Baldacci, 50, formally announced his candidacy via a website that went live Wednesday night.
“I am a life-long Mainer who wants to go to Washington to make sure that all of us get a fair shake from our government; that people without wealth or power can be heard and helped, and that our government and our country can work for all of us,” he said on the site, which seeks donations for his campaign.
“Our current leadership is more concerned with ideology, special interest, and Wall Street values than representing the people of the 2nd District,” he said.
Baldacci has named former Bangor City Councilor and current Bangor School Committee member Susan Hawes as his treasurer.
Baldacci, a Bangor lawyer, said he also is working with Scott Gale, founder of Fundraising Management Group, a fundraising consultant who works with Democratic candidates.
The news comes after Baldacci confirmed in May he had hired the Democratic-leaning Public Policy Polling firm to conduct a telephone poll on his behalf.

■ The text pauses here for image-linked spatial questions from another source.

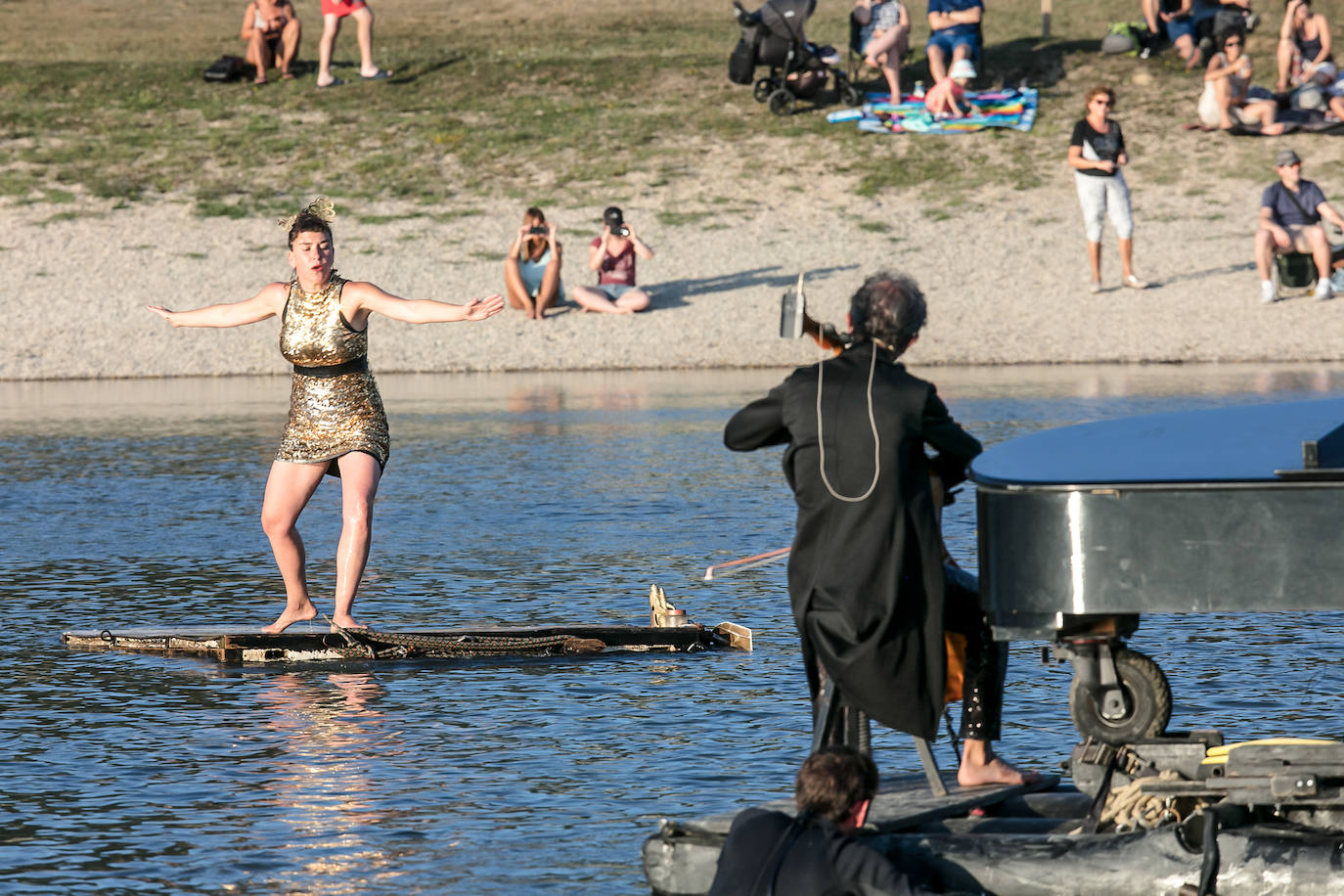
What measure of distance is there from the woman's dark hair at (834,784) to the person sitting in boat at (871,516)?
1.40 ft

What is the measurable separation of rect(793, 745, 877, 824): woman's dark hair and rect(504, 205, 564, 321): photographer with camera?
18.9 metres

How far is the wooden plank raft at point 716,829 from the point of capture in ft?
17.9

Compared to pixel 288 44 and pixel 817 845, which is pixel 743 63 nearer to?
pixel 288 44

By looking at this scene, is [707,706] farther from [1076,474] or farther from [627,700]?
[1076,474]

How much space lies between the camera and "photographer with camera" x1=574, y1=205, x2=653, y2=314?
24.4 m

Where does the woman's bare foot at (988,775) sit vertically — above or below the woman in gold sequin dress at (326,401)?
below

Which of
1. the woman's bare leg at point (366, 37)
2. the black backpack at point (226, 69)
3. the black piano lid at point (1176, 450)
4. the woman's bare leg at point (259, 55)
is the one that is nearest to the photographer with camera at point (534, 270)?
the woman's bare leg at point (366, 37)

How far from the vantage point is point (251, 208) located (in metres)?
29.2

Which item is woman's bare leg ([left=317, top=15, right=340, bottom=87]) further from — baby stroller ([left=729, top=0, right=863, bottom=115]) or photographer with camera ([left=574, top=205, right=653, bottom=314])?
photographer with camera ([left=574, top=205, right=653, bottom=314])

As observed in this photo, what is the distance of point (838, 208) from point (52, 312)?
962 cm

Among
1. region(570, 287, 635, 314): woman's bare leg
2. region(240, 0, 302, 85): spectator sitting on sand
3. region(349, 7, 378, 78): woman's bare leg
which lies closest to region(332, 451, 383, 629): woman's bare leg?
region(570, 287, 635, 314): woman's bare leg

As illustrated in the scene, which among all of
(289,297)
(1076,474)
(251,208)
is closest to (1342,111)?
(251,208)

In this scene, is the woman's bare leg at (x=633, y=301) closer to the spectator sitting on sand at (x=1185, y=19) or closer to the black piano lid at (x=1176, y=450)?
the spectator sitting on sand at (x=1185, y=19)

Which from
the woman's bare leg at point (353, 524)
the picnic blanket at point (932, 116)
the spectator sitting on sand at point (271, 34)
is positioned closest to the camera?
the woman's bare leg at point (353, 524)
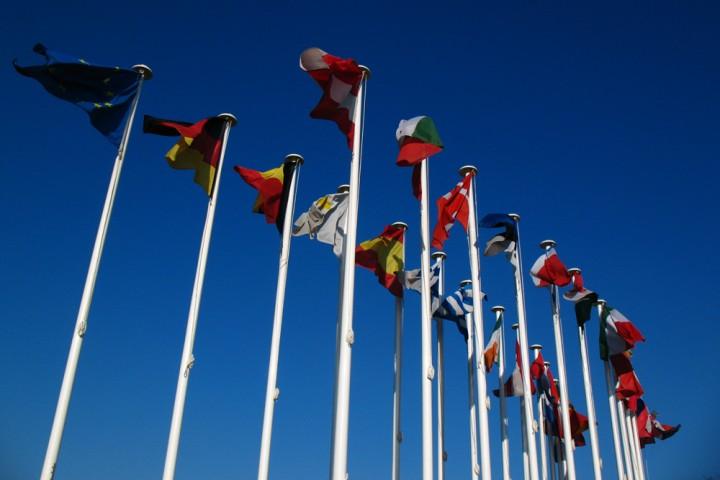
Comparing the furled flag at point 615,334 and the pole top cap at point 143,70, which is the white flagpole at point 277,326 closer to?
the pole top cap at point 143,70

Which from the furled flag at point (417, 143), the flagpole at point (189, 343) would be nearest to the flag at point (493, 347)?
the furled flag at point (417, 143)

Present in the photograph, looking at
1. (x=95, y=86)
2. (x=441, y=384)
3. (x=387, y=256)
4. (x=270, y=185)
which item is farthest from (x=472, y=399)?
(x=95, y=86)

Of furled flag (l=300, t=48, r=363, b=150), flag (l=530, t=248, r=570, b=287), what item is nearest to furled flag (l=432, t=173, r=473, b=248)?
furled flag (l=300, t=48, r=363, b=150)

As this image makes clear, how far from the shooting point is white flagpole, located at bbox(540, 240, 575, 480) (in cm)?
2178

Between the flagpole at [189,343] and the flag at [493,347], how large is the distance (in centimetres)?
1263

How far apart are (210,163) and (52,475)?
27.9 ft

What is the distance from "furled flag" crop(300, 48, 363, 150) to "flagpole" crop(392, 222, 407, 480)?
4612 millimetres

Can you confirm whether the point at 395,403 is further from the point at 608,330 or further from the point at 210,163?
the point at 608,330

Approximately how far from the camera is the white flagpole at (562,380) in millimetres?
21781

Since February, Baldacci has pushed for a local minimum wage increase in Bangor and voiced support for a statewide increase.
Lacking majority support on the City Council though, Baldacci successfully moved to delay consideration of his ordinance until after the November election.
The move prevented the local minimum wage ordinance from failing. The issue is expected to play out in the upcoming council elections.
Baldacci will face fellow Democrat Emily Cain of Orono in the primary. Cain, who lost a bid for the seat in 2014, announced her candidacy in March.
The Democratic primary winner is expected to face Republican incumbent Bruce Poliquin, who defeated Cain.
According to Baldacci, who hired Public Policy Polling to survey more than 1,000 people in the district from April 16 to 19, the baseline question showed him “in a statistical dead heat” with Poliquin.
He posted detailed results of a follow-up question that included a reference to the potential candidates’ stances on Medicare. That question showed Baldacci with a 12-point lead, taking 50 percent of the responses compared with 38 percent for Poliquin and 12 percent unsure.
The poll had a 3.1 percent margin of error, according to Baldacci.
Asked Wednesday for a response to Baldacci’s congressional run, Brent Littlefield, a spokesman for Poliquin, criticized Baldacci’s April poll numbers.
“The poll numbers presented by Mr. Baldacci are … worth as much as the BDN readers paid for them: zero,” he said.